Не задержалось и первое сентября. Платье, приготовленное с вечера, оказалось не тем, что нужно. К чему женщине со светящимися волосами глупая официальность. И снова перетряхивание чемоданов, полный рот воды, скрип утюга и ежеминутные взгляды на будильник. А потом утренняя, неожиданно людная улица. И все с цветами.
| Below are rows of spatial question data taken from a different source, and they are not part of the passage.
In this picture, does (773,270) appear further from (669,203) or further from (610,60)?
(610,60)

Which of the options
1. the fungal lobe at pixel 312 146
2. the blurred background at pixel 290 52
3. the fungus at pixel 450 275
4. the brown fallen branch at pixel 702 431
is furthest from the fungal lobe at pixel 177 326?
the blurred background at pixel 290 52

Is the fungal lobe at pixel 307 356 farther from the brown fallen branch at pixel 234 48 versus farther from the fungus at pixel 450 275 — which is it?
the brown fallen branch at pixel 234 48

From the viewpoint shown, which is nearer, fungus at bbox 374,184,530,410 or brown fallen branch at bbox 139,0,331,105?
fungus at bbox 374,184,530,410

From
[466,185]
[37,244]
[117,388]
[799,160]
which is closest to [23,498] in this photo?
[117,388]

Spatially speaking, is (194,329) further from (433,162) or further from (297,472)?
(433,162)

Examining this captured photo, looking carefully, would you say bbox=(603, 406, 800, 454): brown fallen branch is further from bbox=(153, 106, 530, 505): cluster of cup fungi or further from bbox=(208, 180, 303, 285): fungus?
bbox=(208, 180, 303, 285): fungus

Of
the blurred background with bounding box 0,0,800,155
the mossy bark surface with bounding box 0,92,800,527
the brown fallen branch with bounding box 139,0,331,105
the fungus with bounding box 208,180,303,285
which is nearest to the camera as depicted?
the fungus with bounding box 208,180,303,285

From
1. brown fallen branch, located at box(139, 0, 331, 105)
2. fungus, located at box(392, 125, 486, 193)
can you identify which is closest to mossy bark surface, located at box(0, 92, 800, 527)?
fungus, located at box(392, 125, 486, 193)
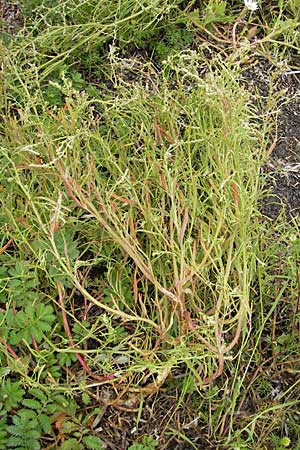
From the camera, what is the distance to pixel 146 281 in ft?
6.54

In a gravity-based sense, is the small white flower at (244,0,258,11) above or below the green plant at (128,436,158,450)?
above

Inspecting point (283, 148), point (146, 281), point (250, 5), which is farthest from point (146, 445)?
point (250, 5)

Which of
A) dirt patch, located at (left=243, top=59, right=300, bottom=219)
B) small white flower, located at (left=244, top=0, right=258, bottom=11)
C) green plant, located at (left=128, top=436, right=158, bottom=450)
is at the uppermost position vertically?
small white flower, located at (left=244, top=0, right=258, bottom=11)

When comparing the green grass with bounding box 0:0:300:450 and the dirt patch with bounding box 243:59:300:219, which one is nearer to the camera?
the green grass with bounding box 0:0:300:450

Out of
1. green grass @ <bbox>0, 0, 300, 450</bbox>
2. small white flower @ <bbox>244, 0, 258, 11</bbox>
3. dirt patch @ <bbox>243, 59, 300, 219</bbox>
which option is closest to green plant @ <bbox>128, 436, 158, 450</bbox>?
green grass @ <bbox>0, 0, 300, 450</bbox>

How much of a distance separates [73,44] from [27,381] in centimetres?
143

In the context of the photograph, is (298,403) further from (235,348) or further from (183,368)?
(183,368)

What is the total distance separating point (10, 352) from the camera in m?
1.88

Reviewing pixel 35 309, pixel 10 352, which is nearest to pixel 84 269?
pixel 35 309

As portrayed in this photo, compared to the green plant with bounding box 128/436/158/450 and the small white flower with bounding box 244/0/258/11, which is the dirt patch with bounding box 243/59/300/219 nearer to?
the small white flower with bounding box 244/0/258/11

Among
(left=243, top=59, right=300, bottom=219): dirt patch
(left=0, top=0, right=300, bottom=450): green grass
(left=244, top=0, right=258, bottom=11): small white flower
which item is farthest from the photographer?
(left=244, top=0, right=258, bottom=11): small white flower

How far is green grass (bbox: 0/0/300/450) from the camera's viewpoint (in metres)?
1.84

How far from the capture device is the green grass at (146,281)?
1.84 metres

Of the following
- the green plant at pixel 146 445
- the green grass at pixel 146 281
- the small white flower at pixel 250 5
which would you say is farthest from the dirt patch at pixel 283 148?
the green plant at pixel 146 445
Она еще ни разу не видела одновременно столько много букетов в руках прохожих. Всеобщий праздник среди недели. Целый рабочий день среди цветов и детей в нарядной новенькой форме. Торжественная линейка во дворе. Детский духовой оркестр, где ударник росточком не выше барабана. Речь директора и трогательные слова поселковой пенсионерки. Оля чуть не прослезилась и первый раз подумала с любовью о будущей работе. Цветы, смех, возбужденные детские голоса и собственное смутное и непонятное волнение – казалось, что это не на один день. Когда вышла с урока, совершенно не помнила, о чем говорила, как рассказывала, но, наверное, интересно, потому что в классе держалась тишина. дома она взглянула на стул, заваленный одеждой, присела на кровать и, раскачиваясь на панцирной сетке, запела:
В первый погожий сентябрьский денек
Робко входил я под светлые своды,
Первый учитель и первый урок –
Так начинаются школьные годы...
И радостно было удивляться, что не забыла слова песни до самой последней строчки, и вспоминать утреннее обилие цветов, и думать, что праздник на сегодня еще не кончился. И не терпелось до вечера, хотелось, чтобы Василий пришел сейчас же, сию минуту. Но когда он постучался, Оля спала. Испуганно соскочив с кровати, она закричала
– Подождите! Не входите!
Подбежала к зеркалу и принялась массировать лицо, измятое дневным сном. Все боялась, что он увидит ее такой растрепой. Но Василий терпеливо топтался в коридоре. Оля немного успокоилась и почему–то твердо уверовала, что он будет стоять за дверью сколько ей заблагорассудится. Она привела себя в порядок, убрала от посторонних глаз разбросанные вещи и только тогда разрешила войти, приготовив заранее улыбку – в награду за терпение.
– Я, в принципе, готова. Только я без подарка. Как ты считаешь, здесь можно что–нибудь для него купить?
– Думаешь, я бываю в здешних магазинах? А о подарке не беспокойтесь, он уже вручен. Ждут только нас.
– Слушай, а народу много будет?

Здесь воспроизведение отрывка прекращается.